The move about 90 miles northeast from En-Joie Golf Club in Endicott, N.Y. was driven by widespread flooding last week along the Susquehanna River. The river runs alongside the public course, which had hosted the tournament since it began in 1971.
'It's kind of a bittersweet day,' Henry Hughes, chief of operations for the PGA TOUR, said at a news conference on the grass beside Atunyote's clubhouse. 'It was a hard decision, but it was easy to make because we had about 20 feet of water on the golf course (last week).'
The $3 million tournament, which will be played July 17-23, will be called the B.C. Open presented by Turning Stone Resort and will have a field of 132 players. All ticket sales to date will be honored, Hughes said.
'We were approached by PGA (TOUR) to offer our resources, facilities and assistance to continue this fine tournament,' said Ray Halbritter, the federally recognized leader of the Oneida Nation, which owns the resort. 'We're glad to assist, and it really needs the public's support.'
All proceeds generated by the tournament will be returned to Broome County Community Charities Inc., the sponsoring organization of the event since 1974. Overall, more than $8 million has been raised for charity by the B.C. Open.
Hughes said the PGA TOUR staff looked at several golf courses near En-Joie, but none were in shape to host the event.

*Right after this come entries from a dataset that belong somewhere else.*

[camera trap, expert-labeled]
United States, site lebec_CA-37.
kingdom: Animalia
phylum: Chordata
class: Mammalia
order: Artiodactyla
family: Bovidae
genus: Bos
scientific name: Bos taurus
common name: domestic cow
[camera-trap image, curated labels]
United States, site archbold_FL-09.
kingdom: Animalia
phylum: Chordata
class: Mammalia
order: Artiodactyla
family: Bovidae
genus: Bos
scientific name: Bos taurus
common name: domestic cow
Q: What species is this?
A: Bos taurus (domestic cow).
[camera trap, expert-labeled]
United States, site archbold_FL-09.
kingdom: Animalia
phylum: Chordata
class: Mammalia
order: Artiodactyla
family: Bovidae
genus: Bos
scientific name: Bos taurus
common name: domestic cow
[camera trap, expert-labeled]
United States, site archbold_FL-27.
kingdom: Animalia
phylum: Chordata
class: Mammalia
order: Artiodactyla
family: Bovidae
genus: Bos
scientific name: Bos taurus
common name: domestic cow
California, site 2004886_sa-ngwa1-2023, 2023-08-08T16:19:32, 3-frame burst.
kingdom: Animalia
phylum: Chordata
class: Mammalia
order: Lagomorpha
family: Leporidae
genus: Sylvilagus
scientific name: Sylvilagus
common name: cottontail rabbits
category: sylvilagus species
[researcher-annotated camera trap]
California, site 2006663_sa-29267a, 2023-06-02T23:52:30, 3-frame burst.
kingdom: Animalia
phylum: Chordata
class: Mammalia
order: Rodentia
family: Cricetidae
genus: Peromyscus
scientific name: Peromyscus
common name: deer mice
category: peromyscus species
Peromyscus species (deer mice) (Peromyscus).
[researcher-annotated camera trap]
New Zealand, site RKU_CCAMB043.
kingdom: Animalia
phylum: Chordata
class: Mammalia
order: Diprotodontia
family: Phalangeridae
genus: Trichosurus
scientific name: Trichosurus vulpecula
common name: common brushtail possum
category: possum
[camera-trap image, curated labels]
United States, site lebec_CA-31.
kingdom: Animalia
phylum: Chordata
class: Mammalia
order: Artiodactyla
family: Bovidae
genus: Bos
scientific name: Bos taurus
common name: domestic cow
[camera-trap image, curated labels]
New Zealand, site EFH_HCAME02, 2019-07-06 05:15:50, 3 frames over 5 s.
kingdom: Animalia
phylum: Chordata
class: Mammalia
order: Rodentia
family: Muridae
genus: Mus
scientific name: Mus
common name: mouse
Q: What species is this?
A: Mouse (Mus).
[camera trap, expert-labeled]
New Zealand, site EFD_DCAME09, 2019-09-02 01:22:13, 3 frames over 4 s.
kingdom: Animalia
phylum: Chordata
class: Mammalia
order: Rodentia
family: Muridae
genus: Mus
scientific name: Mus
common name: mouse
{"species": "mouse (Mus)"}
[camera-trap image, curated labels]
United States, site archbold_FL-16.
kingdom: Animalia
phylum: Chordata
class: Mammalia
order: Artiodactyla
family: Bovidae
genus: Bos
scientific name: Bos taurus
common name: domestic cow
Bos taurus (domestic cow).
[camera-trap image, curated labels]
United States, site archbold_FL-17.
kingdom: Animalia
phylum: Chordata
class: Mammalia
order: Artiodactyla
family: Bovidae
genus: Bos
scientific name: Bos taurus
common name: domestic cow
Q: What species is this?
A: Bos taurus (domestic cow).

'The entire area down there has been devastated, so we felt we had to go a little further out,' Hughes, said. 'They have welcomed us, and we are thrilled.'
Named after the cartoon strip, the B.C. Open has been a PGA TOUR stop since 1972. But it struggled financially in one of the smallest markets on tour and never had a corporate sponsor. It is being eliminated from the PGA TOUR, a victim of the major modifications to the tour schedule beginning next year.